E’ facile prevedere che a breve potrebbe prospettarsi lo scioglimento dell’Internazionale e di diversi suoi partiti, sostituiti da una nuova aggregazione del tipo “partiti della Nazione” (tendenza Macron-Renzi) e, in effetti, qualcuno ha già iniziato a proporlo. Sarebbe un fatto altamente positivo: la fine di una mistificazione che presentava come socialisti partiti che, in realtà erano solo una variante più cialtronesca del liberismo. Ed è ragionevole pensare che nell’operazione di travaso dalla casa socialista a quella nuovista dei Macron e dei Renzi, questi partiti perdano per strada una fetta di consensi.

Di fatto, distruggendo l’illusione che questi partiti possano essere ancora utili per battaglie non dico socialiste, ma semplicemente di democrazia sociale, è possibile che si liberino forze utili a nuove aggregazioni di sinistra.
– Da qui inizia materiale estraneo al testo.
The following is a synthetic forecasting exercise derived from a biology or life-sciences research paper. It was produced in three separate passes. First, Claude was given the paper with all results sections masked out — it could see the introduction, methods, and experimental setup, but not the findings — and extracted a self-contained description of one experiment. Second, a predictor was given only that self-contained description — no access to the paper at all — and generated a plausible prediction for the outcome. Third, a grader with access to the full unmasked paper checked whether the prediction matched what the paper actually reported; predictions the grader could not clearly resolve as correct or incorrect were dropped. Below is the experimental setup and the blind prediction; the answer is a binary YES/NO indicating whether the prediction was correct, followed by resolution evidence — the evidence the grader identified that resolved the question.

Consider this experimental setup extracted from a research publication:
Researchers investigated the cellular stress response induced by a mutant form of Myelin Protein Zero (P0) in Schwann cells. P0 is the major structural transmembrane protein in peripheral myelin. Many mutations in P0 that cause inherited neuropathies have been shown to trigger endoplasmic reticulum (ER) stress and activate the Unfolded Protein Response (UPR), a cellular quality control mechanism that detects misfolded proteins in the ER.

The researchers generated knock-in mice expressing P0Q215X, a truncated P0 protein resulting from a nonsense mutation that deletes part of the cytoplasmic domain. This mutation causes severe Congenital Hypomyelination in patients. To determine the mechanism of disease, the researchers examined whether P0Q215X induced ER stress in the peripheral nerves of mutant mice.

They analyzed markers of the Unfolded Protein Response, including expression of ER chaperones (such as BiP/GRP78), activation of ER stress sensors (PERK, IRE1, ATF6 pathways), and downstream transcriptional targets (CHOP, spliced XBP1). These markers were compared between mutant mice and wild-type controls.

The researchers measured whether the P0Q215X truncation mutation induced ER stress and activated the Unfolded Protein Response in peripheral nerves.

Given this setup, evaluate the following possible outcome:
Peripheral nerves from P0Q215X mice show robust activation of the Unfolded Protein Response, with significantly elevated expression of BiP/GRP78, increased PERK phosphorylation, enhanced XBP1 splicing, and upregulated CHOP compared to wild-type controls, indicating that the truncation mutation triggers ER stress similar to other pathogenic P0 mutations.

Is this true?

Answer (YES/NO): NO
La truffa del sedicente “riformismo” socialista in questi anni ha disarmato i lavoratori e la sinistra di fronte all’offensiva liberista. E pertanto, il nemico più insidioso da battere e distruggere è proprio la cosiddetta internazionale socialista con il suo ceto politico di burocrati, carrieristi, tangentari e faccendieri vari.

Aspettiamo con ansia il risultato delle europee fra due anni, che certificheranno questa disfatta.